Jared Arambula

Personal information
- Born: January 8, 1990 (age 36) Valparaiso, Indiana, U.S.

Sport
- Sport: Wheelchair basketball

Medal record
Representing the United States
Men's wheelchair basketball
Paralympic Games
| Gold medal – first place | 2016 Rio de Janeiro | Team |
World Championship
| Silver medal – second place | 2018 Hamburg | Team |
Parapan American Games
| Gold medal – first place | 2015 Toronto | Team |
Americas Cup
| Gold medal – first place | 2017 Cali | Team |
| Gold medal – first place | 2025 Bogotá | Team |

= Jared Arambula =

American wheelchair basketball player (born 1990)
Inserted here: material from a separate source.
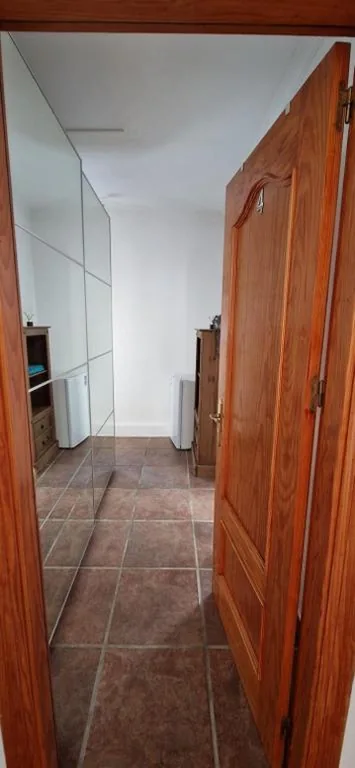 Kamer met extra groot bed — Casa Hilton
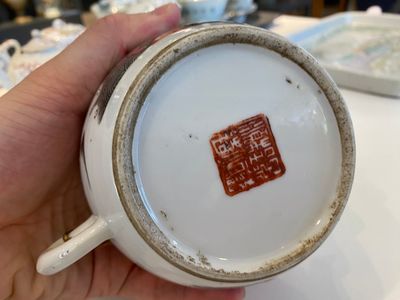 A varied collection of Chinese famille rose and qianjiang cai teawares, 19th/20th C. — photo 8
Jared Arambula (born January 8, 1990) is an American wheelchair basketball player and a member of the United States men's national wheelchair basketball team. He represented the United States at the 2016 Summer Paralympics.

==Early life and education==
Born in Valparaiso, Indiana to Ray and Karen Arambula, Arambula was born with spina bfida. When he was five, he discovered wheelchair basketball after he played in a softball league. He attended the University of Alabama, where he played wheelchair basketball and helped the team win the national championship while also serving as their co-captain. During his collegiate career, he won the Performance Award three times.

==Career==
After his college career, Arambula began playing his club career in Italy.
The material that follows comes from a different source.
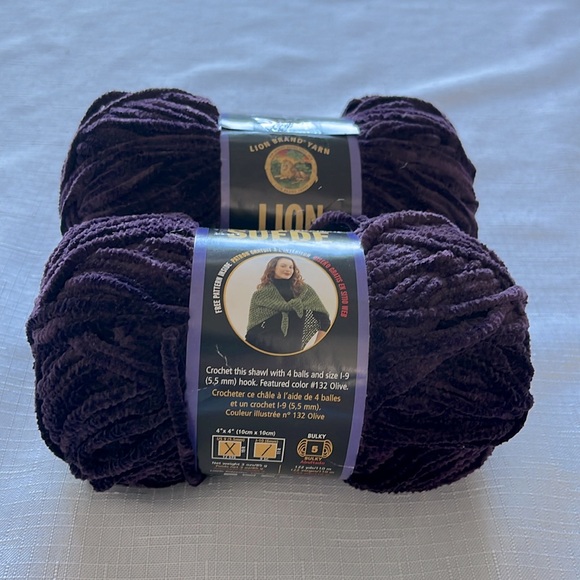 LION BRAND SUEDE YARN BUNDLE OF 7 - Picture 3 of 14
Arambula competed at the 2015 Parapan American Games, where his team won the gold medal. He then became part of the U.S. team that won the gold medal at the 2016 Summer Paralympics. Arambula took part in the IWBF Americas Cup for the first time in 2017, which his team won. He was part of the U.S. squad that won the silver medal at the 2018 Wheelchair Basketball World Championship.

Arambula took part in his second Americas Cup in 2025, where his team won the tournament. This led him to be named the U.S. national team roster for the 2026 Wheelchair Basketball World Championships.